- **DIRECTIONS FOR THIS TASK**
Please copy every entry below word for word, leaving the pictures out of your answer.

- **SUPPLIED DATA**
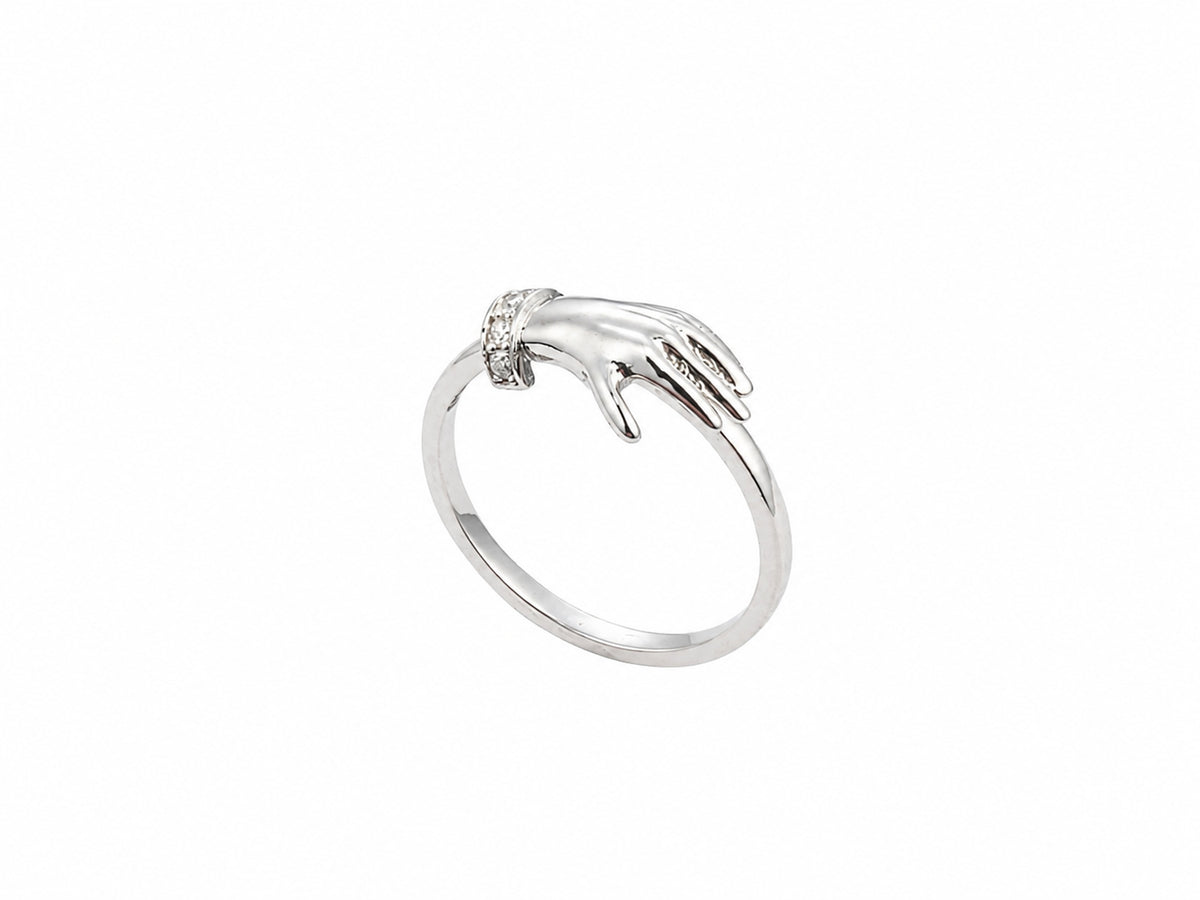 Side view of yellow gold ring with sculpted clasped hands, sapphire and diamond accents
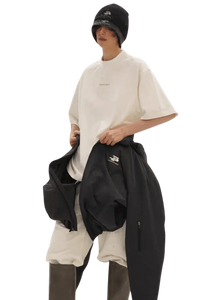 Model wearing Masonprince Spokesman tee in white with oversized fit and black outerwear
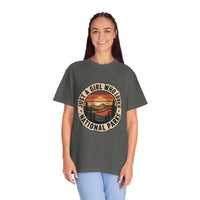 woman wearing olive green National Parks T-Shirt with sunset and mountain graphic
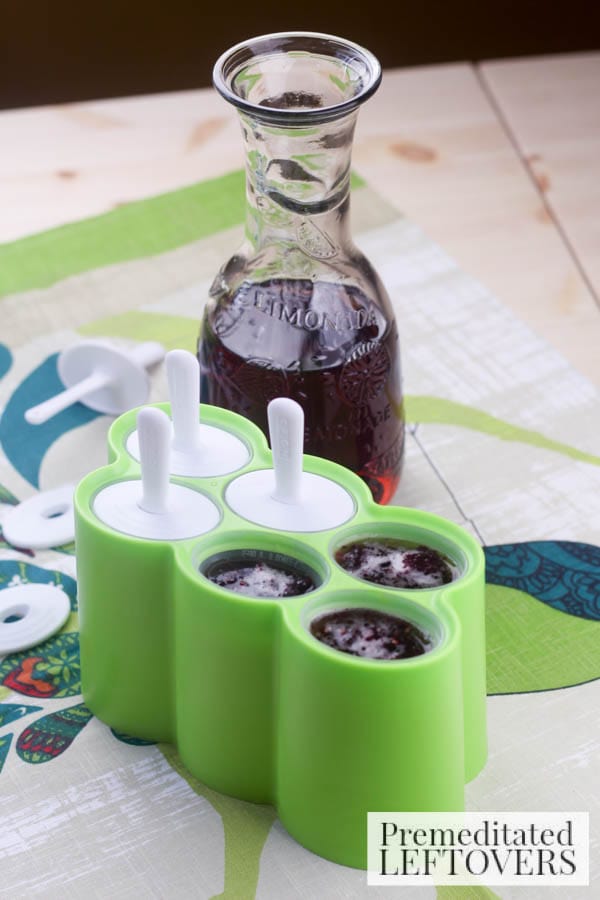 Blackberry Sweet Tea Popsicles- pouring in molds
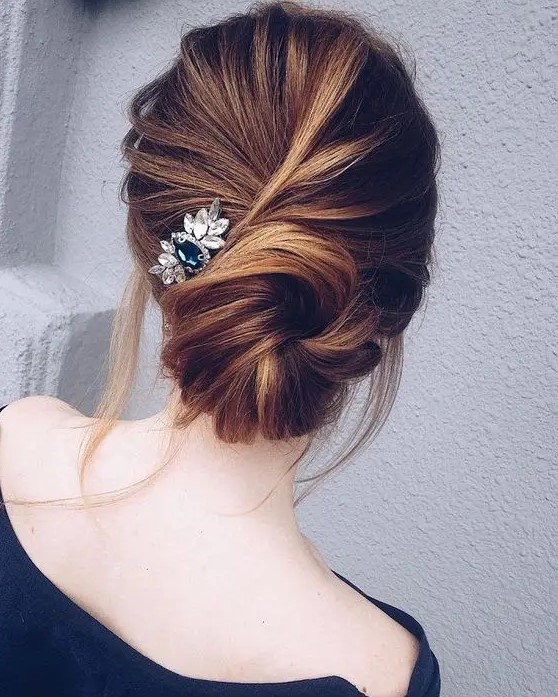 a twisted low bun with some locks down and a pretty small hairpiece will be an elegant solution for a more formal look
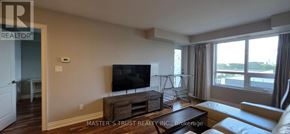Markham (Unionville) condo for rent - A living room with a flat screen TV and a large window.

- **WRITTEN RESPONSE**
 Side view of yellow gold ring with sculpted clasped hands, sapphire and diamond accents
 Model wearing Masonprince Spokesman tee in white with oversized fit and black outerwear
 woman wearing olive green National Parks T-Shirt with sunset and mountain graphic
 Blackberry Sweet Tea Popsicles- pouring in molds
 a twisted low bun with some locks down and a pretty small hairpiece will be an elegant solution for a more formal look
Markham (Unionville) condo for rent - A living room with a flat screen TV and a large window.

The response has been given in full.